The association community is facing a crisis of leadership. Many powerful leaders in the space will retire in the next decade, and those roles must be filled by individuals fit to take on today’s changing environment. The CEO can make or break the association from the inside. They fundamentally impact and drive the organizational culture, whether intentionally or unintentionally. When boards recruit, they look for things like industry-specific knowledge, past experience of leadership roles, the fit of the person with the board, and their ability to drive the association forward in the current environment. These skills and abilities serve as a baseline for what’s required of a leader.
There’s another dimension that is often overlooked in hiring processes. Does the prospective leader display empathy and emotional intelligence? Do they approach employees and problems from a place of inquiry? Are they reactionary, or do they seek out diverse opinions to make the organization stronger and better for the long-haul? The board can enhance their hiring processes through leadership inventories that discern answers to these questions.
Let’s look more closely at the attributes required by association leaders today.
The pace of change has increased both inside and outside of associations. Leaders can no longer rely on the stability of a long-running program or the institutional knowledge of a few employees. They must constantly scan their environment to stay on top of trends, monitor the culture of the organization, and gauge member and volunteer perceptions of the association. Leaders must build their personal and organizational ability to identify and respond to changes on the horizon. As novice individuals enter and experienced individuals stay in the workforce, leaders must be ready for the tension between these groups’ differential ability to pivot, innovate, and adapt.
Like businesses, individuals experience the stages of entry, growth, maturity and decline each time they start work in a new organization or industry. The mindsets that support innovation and adaptation are those found in the entry and growth phases of an employee’s work experience. Leaders must continuously assess their teams’ place in this cycle, and infuse professional development opportunities into areas where they see maturity and decline. This means leaders must also be adept at providing differentiated guidance based on a team or individual’s particular point in the cycle, ranging from coaching, to inquiry, to redirection.
Many leaders rise to their position by being incredibly good at what they do. They deliver on projects, parse through information to arrive at a decision, and move organizations towards action. For many in first-time leadership roles, it’s difficult to move away from this action-oriented mindset. Leaders must slow decision-making processes around them to ensure all parties articulate and understand the context for each decision, as well as the impact it will have on their work.

---

Problems and tasks:
**1.** Quote the text on association leadership word for word, starting at "Let’s look more" and ending at "innovate, and adapt.".
**2.** Write what comes next in the text on association leadership, picking up after its final sentence.
The records are separate material, unrelated to the text on association leadership.

Supplied records:

---

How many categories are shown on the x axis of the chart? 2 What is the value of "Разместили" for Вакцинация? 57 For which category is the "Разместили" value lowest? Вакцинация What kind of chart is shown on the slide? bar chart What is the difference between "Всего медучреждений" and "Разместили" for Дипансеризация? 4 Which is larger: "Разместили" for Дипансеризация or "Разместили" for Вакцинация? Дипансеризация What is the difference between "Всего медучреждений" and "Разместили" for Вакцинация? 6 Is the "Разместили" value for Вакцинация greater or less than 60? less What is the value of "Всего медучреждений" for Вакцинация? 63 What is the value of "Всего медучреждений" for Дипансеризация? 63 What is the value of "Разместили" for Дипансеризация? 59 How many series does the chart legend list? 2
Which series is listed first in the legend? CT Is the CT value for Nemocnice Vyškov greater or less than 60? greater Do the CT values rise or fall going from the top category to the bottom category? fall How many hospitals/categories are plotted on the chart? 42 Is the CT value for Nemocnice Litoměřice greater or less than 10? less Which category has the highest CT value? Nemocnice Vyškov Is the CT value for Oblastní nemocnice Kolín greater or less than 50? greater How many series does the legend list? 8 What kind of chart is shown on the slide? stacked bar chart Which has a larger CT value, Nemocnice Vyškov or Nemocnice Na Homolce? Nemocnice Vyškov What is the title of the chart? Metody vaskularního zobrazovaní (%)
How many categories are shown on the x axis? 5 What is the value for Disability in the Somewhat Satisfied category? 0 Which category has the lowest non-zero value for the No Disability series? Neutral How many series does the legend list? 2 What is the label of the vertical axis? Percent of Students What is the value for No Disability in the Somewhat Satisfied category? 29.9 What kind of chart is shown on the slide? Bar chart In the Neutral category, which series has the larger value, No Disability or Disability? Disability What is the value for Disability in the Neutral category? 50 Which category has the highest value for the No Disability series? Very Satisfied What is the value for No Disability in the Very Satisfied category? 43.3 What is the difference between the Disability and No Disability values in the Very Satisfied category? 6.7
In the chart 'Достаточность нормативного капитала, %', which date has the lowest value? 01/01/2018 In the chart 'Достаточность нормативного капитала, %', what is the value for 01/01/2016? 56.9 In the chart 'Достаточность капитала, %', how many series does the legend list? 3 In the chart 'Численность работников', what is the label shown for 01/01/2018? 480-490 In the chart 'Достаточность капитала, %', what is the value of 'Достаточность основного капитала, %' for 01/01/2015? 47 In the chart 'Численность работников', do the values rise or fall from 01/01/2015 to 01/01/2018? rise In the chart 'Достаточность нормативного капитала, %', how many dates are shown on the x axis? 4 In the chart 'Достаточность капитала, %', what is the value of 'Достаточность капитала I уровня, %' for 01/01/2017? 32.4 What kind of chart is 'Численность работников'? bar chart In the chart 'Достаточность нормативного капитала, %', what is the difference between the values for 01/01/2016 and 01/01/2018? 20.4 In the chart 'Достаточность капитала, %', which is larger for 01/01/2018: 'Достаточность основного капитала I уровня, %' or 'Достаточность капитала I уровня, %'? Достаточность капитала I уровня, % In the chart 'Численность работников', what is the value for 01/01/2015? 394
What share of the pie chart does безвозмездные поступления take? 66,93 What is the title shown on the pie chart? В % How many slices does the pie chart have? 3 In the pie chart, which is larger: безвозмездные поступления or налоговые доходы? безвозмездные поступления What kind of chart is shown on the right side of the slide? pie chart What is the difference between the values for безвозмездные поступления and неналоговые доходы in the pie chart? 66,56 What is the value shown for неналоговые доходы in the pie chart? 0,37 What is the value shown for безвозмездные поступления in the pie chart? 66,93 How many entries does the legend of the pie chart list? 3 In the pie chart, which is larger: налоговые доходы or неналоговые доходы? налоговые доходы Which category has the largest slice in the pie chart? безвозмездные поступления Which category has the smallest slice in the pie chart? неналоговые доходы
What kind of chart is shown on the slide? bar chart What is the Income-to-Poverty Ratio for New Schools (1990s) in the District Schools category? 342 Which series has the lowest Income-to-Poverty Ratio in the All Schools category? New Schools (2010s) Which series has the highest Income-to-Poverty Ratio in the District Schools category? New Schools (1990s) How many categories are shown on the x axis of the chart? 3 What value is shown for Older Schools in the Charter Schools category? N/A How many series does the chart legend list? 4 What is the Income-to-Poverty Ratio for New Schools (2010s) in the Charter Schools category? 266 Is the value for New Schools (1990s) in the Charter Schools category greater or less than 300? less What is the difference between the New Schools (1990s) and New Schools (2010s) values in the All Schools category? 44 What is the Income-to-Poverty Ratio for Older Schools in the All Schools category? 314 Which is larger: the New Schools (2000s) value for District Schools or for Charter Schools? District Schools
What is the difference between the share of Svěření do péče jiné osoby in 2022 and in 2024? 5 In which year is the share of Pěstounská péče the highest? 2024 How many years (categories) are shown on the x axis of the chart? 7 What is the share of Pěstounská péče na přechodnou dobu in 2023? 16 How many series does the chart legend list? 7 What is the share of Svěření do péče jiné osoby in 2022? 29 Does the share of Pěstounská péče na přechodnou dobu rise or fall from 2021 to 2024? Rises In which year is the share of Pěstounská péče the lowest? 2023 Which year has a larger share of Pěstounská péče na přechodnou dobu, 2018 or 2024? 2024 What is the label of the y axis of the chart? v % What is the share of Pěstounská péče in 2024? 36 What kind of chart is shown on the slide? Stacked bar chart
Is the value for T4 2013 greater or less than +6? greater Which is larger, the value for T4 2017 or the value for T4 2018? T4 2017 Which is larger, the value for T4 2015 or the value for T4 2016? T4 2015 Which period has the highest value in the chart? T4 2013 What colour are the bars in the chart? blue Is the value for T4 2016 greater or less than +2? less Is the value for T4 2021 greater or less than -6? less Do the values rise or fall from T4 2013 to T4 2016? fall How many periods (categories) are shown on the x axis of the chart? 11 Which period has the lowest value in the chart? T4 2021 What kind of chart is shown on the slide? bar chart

---

Answers for this exercise:
**1.**
Let’s look more closely at the attributes required by association leaders today.
The pace of change has increased both inside and outside of associations. Leaders can no longer rely on the stability of a long-running program or the institutional knowledge of a few employees. They must constantly scan their environment to stay on top of trends, monitor the culture of the organization, and gauge member and volunteer perceptions of the association. Leaders must build their personal and organizational ability to identify and respond to changes on the horizon. As novice individuals enter and experienced individuals stay in the workforce, leaders must be ready for the tension between these groups’ differential ability to pivot, innovate, and adapt.

**2.**
Slowing the pace of decision-making and taking time to weigh priorities allows the leader to be responsive instead of reactive. Leaders need to harness the information provided to them, and search for trends, patterns, or other indicators from which possible futures can be inferred. Armed with a holistic perspective, responsive leaders identify the issues which should be prioritized and give thoughtful guidance to their teams on actions to address those priorities.
Responsive leaders also use silence strategically. Many new leaders underestimate the weight of their words, and how strongly employees respond to them. A rash comment can result in the creation of good-intentioned, but wasted deliverables. Using inquiry alongside silence helps leaders and team members engage in a richer, better informed dialogue before taking action.
Emotional intelligence, empathy, and curiosity are just as important as other qualifications defined by the organization. These qualities are “soft skills” displayed through the interview process. Recruiters should watch how a candidate interacts with others in writing and in person. Are they asking questions that are not pre-scripted? Are they listening to what is being said? Are they engaging with the information shared by the interview team? Are they picking up on subtleties of tone, body language, and word use?
Associations use common interview techniques such as scripted discussions, presentations, or scenario-responses to learn about candidates. These techniques do not allow interviewers a full picture of what the person is like in work situations. Organizations will have better success identifying the true strengths of candidates by bringing them into organizational discussions. For example, if an organization is seeking a government relations strategist, the candidate could be brought into a meeting about government relations. Knowledge, interpersonal behaviors, and leadership capability can all be assessed in situations resulting in a holistic perspective on the candidate’s abilities and strengths.
Rhea spoke in the “A Practical Discussion on Driving Rapid Technological Change” session during SURGE Spring, an interactive virtual summit hosted by AssociationSuccess.org on May 2nd-4th. Click here to watch the sessions on demand.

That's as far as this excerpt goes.